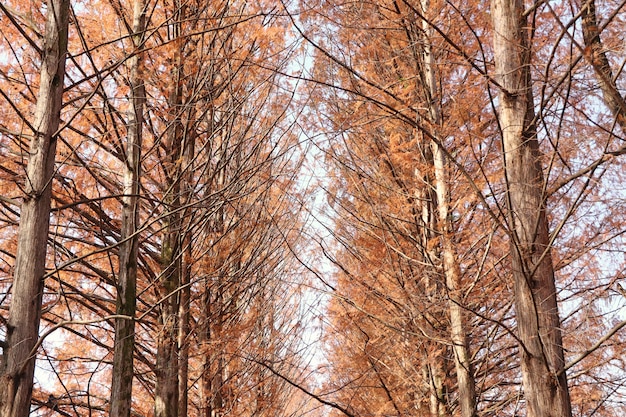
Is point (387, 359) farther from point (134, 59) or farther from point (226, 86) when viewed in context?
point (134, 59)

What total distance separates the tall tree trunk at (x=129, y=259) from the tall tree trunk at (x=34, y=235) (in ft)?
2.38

---

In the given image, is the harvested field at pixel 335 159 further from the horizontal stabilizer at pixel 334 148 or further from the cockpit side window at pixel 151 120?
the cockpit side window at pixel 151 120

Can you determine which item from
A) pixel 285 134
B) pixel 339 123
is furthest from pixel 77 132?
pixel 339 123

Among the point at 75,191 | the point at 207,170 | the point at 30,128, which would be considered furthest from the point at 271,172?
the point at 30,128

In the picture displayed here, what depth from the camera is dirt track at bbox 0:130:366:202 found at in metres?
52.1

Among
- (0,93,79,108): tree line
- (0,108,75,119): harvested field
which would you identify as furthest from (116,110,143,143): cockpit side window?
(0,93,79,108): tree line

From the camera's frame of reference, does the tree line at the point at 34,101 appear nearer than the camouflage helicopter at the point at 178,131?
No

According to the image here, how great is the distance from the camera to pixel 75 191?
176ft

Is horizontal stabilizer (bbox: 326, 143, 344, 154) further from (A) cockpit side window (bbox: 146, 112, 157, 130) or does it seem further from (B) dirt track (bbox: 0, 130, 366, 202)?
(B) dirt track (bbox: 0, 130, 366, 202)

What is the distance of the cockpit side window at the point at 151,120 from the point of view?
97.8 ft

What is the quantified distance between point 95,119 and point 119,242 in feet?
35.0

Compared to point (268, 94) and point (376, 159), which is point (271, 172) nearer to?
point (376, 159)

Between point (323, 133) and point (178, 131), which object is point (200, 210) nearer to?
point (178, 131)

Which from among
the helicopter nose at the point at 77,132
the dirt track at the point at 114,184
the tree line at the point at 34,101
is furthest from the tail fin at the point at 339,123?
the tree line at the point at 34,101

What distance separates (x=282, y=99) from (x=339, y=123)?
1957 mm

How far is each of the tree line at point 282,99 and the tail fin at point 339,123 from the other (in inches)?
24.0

...

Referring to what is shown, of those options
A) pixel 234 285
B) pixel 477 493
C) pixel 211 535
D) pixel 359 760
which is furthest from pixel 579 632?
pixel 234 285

## SHORT TASK:
Extract each row above that contains the string "bbox", reproducing those rows in full.

## EXERCISE ANSWER:
In the picture displayed here, what depth from the camera is dirt track at bbox 0:130:366:202 found at in metres?
Is horizontal stabilizer (bbox: 326, 143, 344, 154) further from (A) cockpit side window (bbox: 146, 112, 157, 130) or does it seem further from (B) dirt track (bbox: 0, 130, 366, 202)?
(B) dirt track (bbox: 0, 130, 366, 202)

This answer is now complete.